Extrait du document ::
# # #

En janvier 2020, STC avait signé un mémorandum d’entente avec le groupe Vodafone basé à Londres pour acquérir la part de Vodafone Group dans la filiale égyptienne, et ce, en échange de 2,39 milliards de dollars. Vodafone Group possède 55% de Vodafone Egypt, alors que les 45% restants appartiennent à Telecom Egypt (ETEL), en tant que représentant du gouvernement égyptien. L’accord final était censé entrer en fonction en juillet 2020. Après la suspension sine die de cette transaction, les indices boursiers ont reculé. Celui de Telecom Egypt a chuté de 7,7%, alors que celui de STC a régressé de 0,3% à la Bourse de Riyad.
Incertitudes
Ces reculs reflètent l’avenir incertain de cette transaction. Un communiqué de Telecom Egypt se veut « très diplomatique » et ne dit rien de concret. La compagnie gouvernementale affirme n’avoir reçu « aucune offre de la part de STC et de Vodafone » et qu’elle « n’a aucune information sur les discussions entre eux ». Telecom Egypt affirme être capable de faire des choix stratégiques tout en préservant ses intérêts et ceux de ses actionnaires.

# # #

Liste des tâches ::
1. D'après l'extrait du document sur la cession de Vodafone Egypt, pourquoi les indices boursiers de Telecom Egypt et de STC ont-ils reculé ? Répondez en une à trois phrases.
2. Rédigez la suite de l'extrait du document consacré au projet d'achat de la part de Vodafone Group dans Vodafone Egypt par STC, en reprenant après sa dernière phrase.

# # #

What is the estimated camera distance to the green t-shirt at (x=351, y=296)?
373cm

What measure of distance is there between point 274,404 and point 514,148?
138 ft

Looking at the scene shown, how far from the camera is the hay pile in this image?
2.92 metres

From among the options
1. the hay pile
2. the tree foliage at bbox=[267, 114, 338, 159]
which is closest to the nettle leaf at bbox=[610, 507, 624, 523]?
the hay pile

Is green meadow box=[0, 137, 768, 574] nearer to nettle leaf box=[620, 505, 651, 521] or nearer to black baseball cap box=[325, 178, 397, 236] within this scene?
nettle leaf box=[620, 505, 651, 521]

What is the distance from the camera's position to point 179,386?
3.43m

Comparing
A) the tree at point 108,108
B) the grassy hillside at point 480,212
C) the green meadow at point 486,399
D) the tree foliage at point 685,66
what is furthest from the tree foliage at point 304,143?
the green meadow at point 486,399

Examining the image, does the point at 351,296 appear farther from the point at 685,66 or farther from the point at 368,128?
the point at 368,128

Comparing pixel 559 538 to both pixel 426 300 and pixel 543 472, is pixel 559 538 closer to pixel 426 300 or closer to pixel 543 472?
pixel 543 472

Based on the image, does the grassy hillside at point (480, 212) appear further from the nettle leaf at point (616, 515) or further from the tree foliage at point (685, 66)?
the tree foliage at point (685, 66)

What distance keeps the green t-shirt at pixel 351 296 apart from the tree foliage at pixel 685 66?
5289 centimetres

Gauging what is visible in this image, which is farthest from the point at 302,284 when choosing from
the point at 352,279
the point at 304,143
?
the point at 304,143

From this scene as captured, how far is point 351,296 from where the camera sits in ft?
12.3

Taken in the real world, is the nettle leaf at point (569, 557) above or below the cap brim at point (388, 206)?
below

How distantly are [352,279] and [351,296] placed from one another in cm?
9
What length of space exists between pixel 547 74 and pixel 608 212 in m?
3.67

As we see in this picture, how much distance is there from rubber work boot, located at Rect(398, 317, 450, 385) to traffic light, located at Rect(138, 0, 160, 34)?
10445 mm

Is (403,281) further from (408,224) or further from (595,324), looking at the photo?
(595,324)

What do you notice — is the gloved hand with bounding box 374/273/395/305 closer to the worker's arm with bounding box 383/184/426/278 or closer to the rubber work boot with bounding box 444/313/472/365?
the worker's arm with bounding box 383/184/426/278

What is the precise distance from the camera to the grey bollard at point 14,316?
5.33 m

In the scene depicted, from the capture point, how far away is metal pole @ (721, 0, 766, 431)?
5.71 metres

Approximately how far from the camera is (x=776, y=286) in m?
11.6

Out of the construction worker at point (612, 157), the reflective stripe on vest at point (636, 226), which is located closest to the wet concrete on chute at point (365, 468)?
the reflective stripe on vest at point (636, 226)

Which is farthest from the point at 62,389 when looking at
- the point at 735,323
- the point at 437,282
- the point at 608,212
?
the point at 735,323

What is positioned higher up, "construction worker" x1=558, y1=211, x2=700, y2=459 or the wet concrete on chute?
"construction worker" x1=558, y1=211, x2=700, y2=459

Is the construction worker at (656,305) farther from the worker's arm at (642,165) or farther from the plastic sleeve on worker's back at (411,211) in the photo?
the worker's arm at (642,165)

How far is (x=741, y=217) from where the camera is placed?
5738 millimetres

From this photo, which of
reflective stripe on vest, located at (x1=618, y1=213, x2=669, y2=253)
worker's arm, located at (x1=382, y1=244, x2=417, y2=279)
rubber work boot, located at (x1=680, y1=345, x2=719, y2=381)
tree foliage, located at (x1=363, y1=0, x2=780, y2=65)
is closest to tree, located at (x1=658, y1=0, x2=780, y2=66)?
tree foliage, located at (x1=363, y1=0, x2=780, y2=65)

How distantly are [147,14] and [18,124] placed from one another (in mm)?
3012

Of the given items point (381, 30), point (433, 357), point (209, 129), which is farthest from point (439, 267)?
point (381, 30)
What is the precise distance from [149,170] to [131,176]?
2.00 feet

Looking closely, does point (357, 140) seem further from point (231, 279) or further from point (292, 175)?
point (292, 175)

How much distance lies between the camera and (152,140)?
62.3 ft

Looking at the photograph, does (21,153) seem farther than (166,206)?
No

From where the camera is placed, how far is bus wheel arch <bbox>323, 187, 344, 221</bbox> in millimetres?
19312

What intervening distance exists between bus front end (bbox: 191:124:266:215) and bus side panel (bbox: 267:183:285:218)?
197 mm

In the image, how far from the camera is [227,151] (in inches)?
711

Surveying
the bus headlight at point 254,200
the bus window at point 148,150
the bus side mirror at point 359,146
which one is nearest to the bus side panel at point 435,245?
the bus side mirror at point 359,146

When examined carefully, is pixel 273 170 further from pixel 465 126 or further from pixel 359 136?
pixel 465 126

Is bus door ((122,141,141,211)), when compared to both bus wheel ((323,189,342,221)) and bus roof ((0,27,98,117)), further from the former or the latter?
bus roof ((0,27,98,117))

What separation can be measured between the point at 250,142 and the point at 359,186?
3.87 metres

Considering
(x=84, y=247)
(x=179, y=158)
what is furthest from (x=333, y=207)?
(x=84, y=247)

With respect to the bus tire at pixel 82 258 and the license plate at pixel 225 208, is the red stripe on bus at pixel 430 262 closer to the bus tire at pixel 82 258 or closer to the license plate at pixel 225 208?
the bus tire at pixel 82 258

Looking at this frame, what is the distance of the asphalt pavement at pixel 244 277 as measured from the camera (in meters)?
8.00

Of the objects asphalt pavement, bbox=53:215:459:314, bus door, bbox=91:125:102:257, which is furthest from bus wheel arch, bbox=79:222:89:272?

# # #

Résultats finaux ::
1. Les indices ont reculé après la suspension sine die de la transaction, et ces reculs reflètent l'avenir incertain de cette opération. Celui de Telecom Egypt a chuté de 7,7 %, tandis que celui de STC a régressé de 0,3 % à la Bourse de Riyad.

2.
A la lumière de ces évolutions, il existe trois scénarios dans lesquels la partie égyptienne serait bénéficiaire. Le premier est l’usage du droit de préemption qui accorde à Telecom Egypt la priorité pour acquérir les actions de Vodafone Group dans la filiale égyptienne. Le deuxième est de garder le statu quo, c’est-à-dire sa part de 45%, et le dernier scénario est de vendre sa part dans la filiale égyptienne.
Le premier scénario semble opportun au moment où l’Egypte cherche à élargir son infrastructure avec des investissements colossaux et fait de son mieux pour introduire les applications 5G, ce qui requiert de plus grandes entités. Le secteur des télécommunications devrait connaître une croissance de 300 % des investissements publics en 2020-2021, soit 10 milliards de L.E., pour développer ses infrastructures et achever le plan gouvernemental de la numérisation.
Selon le site d’informations économiques, Economy Plus, ETEL aurait demandé aux banques d’investissement EFG Hermes et City Bank d’étudier une potentielle acquisition de Vodafone Group. Selon le même site, EFG Hermes et City Bank seraient en contact avec 4 ou 5 banques étrangères, dont les Banques du Mashrek et d’Abu-Dhabi, qui ont accepté de financer une éventuelle transaction. La même source mentionne que l’option d’une restructuration est sur la table, de même que la création d’une nouvelle entité regroupant le réseau WE et Vodafone Egypt.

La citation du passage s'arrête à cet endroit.